▶ [EXTRACTO DEL DOCUMENTO]:
Uno de los primeros vestigios de nuestra inteligencia como especie humana es el arte. Las pinturas rupestres, tan sencillas como míticas, desprenden historias comúnmente fascinantes, sobre todo para los investigadores, quienes se han descabellado buscando las posibles causas que expliquen el origen de los repetitivos trazos de caza hallado en lo hondo de las cuevas.
Fernando Ampuero tiene una propia respuesta que esboza en “El primer cuentista”, su último libro ilustrado que narra una breve biografía de su primer antepasado artístico: un narrador del Paleolítico. Acompañado con ilustraciones que combinan el surrealismo y el arte prehistórico, el cuento resulta una experiencia inquietante de 40 páginas. En conversación con El Comercio, Ampuero explica las motivaciones que incentivaron la presente publicación.
— Ha pasado poco más de cincuenta años desde que apareció tu primer libro de cuentos. Y en sucesivas épocas, luego de publicar varias novelas y libros de crónicas y ensayos, vuelves siempre al relato corto. ¿Cómo explicas tu preferencia por este género literario?

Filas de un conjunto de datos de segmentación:
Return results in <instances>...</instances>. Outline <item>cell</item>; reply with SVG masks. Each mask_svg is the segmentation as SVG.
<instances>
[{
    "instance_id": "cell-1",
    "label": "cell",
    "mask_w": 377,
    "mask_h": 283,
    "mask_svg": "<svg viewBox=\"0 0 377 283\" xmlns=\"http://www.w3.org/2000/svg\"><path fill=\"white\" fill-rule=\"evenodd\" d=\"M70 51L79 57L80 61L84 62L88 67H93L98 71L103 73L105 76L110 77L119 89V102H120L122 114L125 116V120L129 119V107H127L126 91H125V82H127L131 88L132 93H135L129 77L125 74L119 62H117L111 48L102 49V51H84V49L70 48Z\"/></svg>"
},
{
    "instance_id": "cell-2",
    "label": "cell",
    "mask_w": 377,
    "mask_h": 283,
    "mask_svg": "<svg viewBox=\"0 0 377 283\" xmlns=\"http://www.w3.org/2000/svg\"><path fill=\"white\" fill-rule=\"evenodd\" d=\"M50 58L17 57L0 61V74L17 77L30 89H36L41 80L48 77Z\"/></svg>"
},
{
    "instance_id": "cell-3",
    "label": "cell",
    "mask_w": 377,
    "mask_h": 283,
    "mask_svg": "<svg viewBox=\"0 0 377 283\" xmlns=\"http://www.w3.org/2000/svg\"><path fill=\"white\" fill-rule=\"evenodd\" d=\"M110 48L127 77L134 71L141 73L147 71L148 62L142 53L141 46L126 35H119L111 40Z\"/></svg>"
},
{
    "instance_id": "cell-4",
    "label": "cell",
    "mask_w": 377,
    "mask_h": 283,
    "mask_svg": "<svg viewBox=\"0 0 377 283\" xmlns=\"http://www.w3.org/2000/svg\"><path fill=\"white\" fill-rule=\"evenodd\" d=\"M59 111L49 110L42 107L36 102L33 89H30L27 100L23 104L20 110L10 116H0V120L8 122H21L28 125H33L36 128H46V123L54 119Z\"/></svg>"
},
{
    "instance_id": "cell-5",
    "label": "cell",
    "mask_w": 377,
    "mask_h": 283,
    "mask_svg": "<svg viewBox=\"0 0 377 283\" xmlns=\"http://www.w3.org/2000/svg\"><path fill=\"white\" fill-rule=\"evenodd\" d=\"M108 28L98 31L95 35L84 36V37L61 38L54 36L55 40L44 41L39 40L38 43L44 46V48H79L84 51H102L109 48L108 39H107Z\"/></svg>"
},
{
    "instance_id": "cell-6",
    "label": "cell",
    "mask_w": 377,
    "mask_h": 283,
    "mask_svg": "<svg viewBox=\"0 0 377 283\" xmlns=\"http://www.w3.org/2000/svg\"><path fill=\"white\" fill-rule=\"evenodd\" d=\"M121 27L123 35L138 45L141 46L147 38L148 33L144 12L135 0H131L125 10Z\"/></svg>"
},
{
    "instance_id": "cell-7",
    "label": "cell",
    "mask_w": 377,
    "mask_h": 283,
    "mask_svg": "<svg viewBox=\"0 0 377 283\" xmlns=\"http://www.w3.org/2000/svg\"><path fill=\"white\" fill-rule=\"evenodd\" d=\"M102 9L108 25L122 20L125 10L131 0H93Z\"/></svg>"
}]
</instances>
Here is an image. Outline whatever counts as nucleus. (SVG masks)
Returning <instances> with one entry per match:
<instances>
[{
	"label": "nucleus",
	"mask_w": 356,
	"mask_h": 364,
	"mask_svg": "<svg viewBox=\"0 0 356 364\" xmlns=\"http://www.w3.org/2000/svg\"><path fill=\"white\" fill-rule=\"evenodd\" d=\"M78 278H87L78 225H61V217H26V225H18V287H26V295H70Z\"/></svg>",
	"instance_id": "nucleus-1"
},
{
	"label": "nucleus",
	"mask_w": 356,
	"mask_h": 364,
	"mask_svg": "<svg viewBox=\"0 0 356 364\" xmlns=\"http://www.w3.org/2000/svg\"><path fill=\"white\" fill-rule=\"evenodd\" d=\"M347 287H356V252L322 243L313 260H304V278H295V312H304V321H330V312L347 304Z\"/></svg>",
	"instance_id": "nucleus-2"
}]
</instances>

▶ [SOLICITUDES]:
[1] Cita textualmente el pasaje de la entrevista con Fernando Ampuero que empieza en "Fernando Ampuero tiene" y termina en "este género literario?".
[2] Escribe lo que sigue en la entrevista con Fernando Ampuero a partir de su última oración.

▶ [LAS RESPUESTAS]:
[1]
Fernando Ampuero tiene una propia respuesta que esboza en “El primer cuentista”, su último libro ilustrado que narra una breve biografía de su primer antepasado artístico: un narrador del Paleolítico. Acompañado con ilustraciones que combinan el surrealismo y el arte prehistórico, el cuento resulta una experiencia inquietante de 40 páginas. En conversación con El Comercio, Ampuero explica las motivaciones que incentivaron la presente publicación.
— Ha pasado poco más de cincuenta años desde que apareció tu primer libro de cuentos. Y en sucesivas épocas, luego de publicar varias novelas y libros de crónicas y ensayos, vuelves siempre al relato corto. ¿Cómo explicas tu preferencia por este género literario?

[2]
Mis recuerdos apuntalan esa preferencia. Mira, es natural que uno se olvide de algunas cosas, pero a mí no se me borran de la memoria las historias redondas. Y, por supuesto, no me refiero solamente a los relatos cortos; también incluyo la estremecedora escena de un capítulo de novela, o la magnífica secuencia de una película. Basta que me deslumbre una situación trágica o cómica que revele belleza y tenga buena hechura para que me resulte perdurable. Cuando evoco el contenido de una novela, lo primero que viene a mi mente son dos o tres pasajes fundamentales que me emocionaron y lo dijeron todo. Por eso me gustan los cuentos; si son buenos, expresan mucho en pocas palabras.
— Los lectores están acostumbrados a tus cuentos contextualizados en espacios realistas del país. Ahora vas más lejos, pero en el tiempo. ¿Qué te llevó a trasladarte a la prehistoria?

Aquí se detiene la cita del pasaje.